Reproduce all of the material below line for line, changing nothing.

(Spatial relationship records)
+---+

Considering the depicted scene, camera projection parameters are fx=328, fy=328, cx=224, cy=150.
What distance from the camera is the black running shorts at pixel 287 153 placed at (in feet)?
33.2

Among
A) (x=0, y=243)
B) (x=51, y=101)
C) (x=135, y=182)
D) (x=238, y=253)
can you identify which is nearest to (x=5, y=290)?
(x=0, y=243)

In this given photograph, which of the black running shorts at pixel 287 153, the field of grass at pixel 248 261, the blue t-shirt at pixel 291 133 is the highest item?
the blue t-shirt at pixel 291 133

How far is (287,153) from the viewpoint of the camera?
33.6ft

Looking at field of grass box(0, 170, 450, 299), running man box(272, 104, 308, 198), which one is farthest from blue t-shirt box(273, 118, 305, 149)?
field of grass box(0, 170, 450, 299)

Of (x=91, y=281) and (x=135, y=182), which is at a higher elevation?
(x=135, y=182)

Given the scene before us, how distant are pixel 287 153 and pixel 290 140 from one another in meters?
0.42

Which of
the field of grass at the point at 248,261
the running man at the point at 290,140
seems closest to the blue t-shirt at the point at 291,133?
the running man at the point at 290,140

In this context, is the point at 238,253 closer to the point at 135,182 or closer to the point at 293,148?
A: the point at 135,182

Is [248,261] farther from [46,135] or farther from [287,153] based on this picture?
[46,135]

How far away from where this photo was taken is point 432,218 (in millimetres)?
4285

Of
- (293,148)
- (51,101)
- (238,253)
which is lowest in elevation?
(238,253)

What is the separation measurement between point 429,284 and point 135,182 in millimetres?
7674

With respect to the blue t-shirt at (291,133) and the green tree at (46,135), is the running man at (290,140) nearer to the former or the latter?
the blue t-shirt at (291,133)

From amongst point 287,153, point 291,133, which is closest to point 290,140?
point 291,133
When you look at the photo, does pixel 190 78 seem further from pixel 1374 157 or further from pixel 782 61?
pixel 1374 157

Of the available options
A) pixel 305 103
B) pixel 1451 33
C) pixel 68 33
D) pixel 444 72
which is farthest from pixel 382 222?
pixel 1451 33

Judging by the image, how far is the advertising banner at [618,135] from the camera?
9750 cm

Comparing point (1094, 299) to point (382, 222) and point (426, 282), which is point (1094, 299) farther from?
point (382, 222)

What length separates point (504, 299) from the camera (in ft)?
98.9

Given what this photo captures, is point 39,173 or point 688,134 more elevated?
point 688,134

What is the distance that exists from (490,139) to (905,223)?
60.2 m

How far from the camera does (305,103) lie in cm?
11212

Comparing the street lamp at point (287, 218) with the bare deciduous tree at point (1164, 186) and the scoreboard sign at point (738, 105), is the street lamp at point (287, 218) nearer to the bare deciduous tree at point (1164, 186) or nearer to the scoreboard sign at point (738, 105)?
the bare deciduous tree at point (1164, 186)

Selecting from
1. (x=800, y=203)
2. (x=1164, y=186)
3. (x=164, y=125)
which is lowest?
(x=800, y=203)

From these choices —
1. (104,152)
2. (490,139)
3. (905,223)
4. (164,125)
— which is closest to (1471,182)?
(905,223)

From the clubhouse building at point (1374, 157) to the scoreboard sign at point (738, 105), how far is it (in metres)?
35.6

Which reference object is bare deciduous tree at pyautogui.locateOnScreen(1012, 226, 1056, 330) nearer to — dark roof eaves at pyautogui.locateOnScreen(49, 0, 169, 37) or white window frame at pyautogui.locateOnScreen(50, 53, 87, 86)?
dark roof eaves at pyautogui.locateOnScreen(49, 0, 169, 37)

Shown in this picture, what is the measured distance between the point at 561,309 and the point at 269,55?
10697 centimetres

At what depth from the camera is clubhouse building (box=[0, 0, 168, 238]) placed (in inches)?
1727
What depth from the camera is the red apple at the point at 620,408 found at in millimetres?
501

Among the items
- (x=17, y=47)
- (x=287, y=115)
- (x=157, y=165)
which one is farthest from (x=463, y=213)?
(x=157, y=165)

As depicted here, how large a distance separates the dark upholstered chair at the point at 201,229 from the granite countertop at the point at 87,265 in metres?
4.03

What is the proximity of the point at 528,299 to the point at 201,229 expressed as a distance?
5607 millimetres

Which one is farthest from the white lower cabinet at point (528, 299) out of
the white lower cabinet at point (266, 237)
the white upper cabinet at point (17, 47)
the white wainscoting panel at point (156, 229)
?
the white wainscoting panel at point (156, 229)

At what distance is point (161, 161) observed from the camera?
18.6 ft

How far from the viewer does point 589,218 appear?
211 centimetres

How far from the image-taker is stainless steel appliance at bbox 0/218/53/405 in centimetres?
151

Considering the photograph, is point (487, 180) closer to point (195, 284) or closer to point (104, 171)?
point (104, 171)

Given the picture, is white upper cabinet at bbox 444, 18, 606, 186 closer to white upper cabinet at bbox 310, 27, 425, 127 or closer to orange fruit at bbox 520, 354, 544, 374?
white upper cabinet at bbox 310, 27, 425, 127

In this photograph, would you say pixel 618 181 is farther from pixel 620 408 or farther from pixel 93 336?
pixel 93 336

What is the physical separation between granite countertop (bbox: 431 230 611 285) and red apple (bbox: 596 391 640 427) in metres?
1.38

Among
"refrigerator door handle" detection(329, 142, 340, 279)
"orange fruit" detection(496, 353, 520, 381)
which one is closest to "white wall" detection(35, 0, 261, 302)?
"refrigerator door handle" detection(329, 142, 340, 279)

+---+

FULL ANSWER —
Considering the depicted scene, camera projection parameters are fx=328, fy=328, cx=224, cy=150.
What distance from the camera is the black running shorts at pixel 287 153 placed at (in feet)?
33.2

Among
A) (x=0, y=243)
B) (x=51, y=101)
C) (x=135, y=182)
D) (x=238, y=253)
can you identify which is nearest to (x=5, y=290)?
(x=0, y=243)

In this given photograph, which of the black running shorts at pixel 287 153, the field of grass at pixel 248 261, the blue t-shirt at pixel 291 133 is the highest item?
the blue t-shirt at pixel 291 133

How far is (287,153) from the viewpoint of the camera?
33.6ft

Looking at field of grass box(0, 170, 450, 299), running man box(272, 104, 308, 198), which one is farthest from blue t-shirt box(273, 118, 305, 149)?
field of grass box(0, 170, 450, 299)

Of (x=91, y=281) and (x=135, y=182), which is at a higher elevation?
(x=135, y=182)

Given the scene before us, how distant are pixel 287 153 and pixel 290 140 from one another in meters?
0.42

Which of
the field of grass at the point at 248,261
the running man at the point at 290,140
seems closest to the blue t-shirt at the point at 291,133?
the running man at the point at 290,140

In this context, is the point at 238,253 closer to the point at 135,182 or closer to the point at 293,148?
A: the point at 135,182

Is [248,261] farther from [46,135] or farther from [287,153] based on this picture?
[46,135]

How far away from where this photo was taken is point 432,218 (in millimetres)?
4285

Of
- (293,148)
- (51,101)
- (238,253)
which is lowest in elevation?
(238,253)

What is the separation measurement between point 429,284 and point 135,182 in millimetres?
7674

With respect to the blue t-shirt at (291,133) and the green tree at (46,135), is the running man at (290,140) nearer to the former or the latter?
the blue t-shirt at (291,133)

From amongst point 287,153, point 291,133, which is closest to point 290,140?
point 291,133
When you look at the photo, does pixel 190 78 seem further from pixel 1374 157 or further from pixel 782 61?
pixel 1374 157

Of the available options
A) pixel 305 103
B) pixel 1451 33
C) pixel 68 33
D) pixel 444 72
which is farthest from pixel 382 222?
pixel 1451 33

Judging by the image, how far is the advertising banner at [618,135] from the camera?
9750 cm

Comparing point (1094, 299) to point (382, 222) and point (426, 282), which is point (1094, 299) farther from?
point (382, 222)

What length separates point (504, 299) from the camera (in ft)?
98.9

Given what this photo captures, is point 39,173 or point 688,134 more elevated?
point 688,134

What is the distance that exists from (490,139) to (905,223)?
60.2 m

How far from the camera does (305,103) lie in cm?
11212

Comparing the street lamp at point (287, 218) with the bare deciduous tree at point (1164, 186) and the scoreboard sign at point (738, 105), is the street lamp at point (287, 218) nearer to the bare deciduous tree at point (1164, 186) or nearer to the scoreboard sign at point (738, 105)?
the bare deciduous tree at point (1164, 186)

Selecting from
1. (x=800, y=203)
2. (x=1164, y=186)
3. (x=164, y=125)
which is lowest?
(x=800, y=203)

From these choices —
1. (104,152)
2. (490,139)
3. (905,223)
4. (164,125)
— which is closest to (1471,182)?
(905,223)

From the clubhouse building at point (1374, 157) to the scoreboard sign at point (738, 105), how far is it (in metres)?
35.6

Which reference object is bare deciduous tree at pyautogui.locateOnScreen(1012, 226, 1056, 330) nearer to — dark roof eaves at pyautogui.locateOnScreen(49, 0, 169, 37) or white window frame at pyautogui.locateOnScreen(50, 53, 87, 86)?
dark roof eaves at pyautogui.locateOnScreen(49, 0, 169, 37)

Shown in this picture, what is the measured distance between the point at 561,309 and the point at 269,55?
10697 centimetres

At what depth from the camera is clubhouse building (box=[0, 0, 168, 238]) placed (in inches)?
1727
What depth from the camera is the red apple at the point at 620,408 found at in millimetres?
501

Among the items
- (x=17, y=47)
- (x=287, y=115)
- (x=157, y=165)
which one is farthest from (x=463, y=213)?
(x=157, y=165)

As depicted here, how large a distance separates the dark upholstered chair at the point at 201,229 from the granite countertop at the point at 87,265 in metres?
4.03

What is the proximity of the point at 528,299 to the point at 201,229 expressed as a distance?
5607 millimetres

Which one is farthest from the white lower cabinet at point (528, 299) out of
the white lower cabinet at point (266, 237)
the white upper cabinet at point (17, 47)
the white wainscoting panel at point (156, 229)
?
the white wainscoting panel at point (156, 229)

At what distance is point (161, 161) observed from the camera?
18.6 ft

How far from the viewer does point 589,218 appear?
211 centimetres

How far from the image-taker is stainless steel appliance at bbox 0/218/53/405 in centimetres?
151

Considering the photograph, is point (487, 180) closer to point (195, 284) or closer to point (104, 171)?
point (104, 171)

Given the picture, is white upper cabinet at bbox 444, 18, 606, 186 closer to white upper cabinet at bbox 310, 27, 425, 127 or closer to orange fruit at bbox 520, 354, 544, 374?
white upper cabinet at bbox 310, 27, 425, 127

In this photograph, would you say pixel 618 181 is farther from pixel 620 408 or farther from pixel 93 336?
pixel 93 336

What is the physical separation between granite countertop (bbox: 431 230 611 285) and red apple (bbox: 596 391 640 427) in metres?
1.38

Among
"refrigerator door handle" detection(329, 142, 340, 279)
"orange fruit" detection(496, 353, 520, 381)
which one is closest to "white wall" detection(35, 0, 261, 302)?
"refrigerator door handle" detection(329, 142, 340, 279)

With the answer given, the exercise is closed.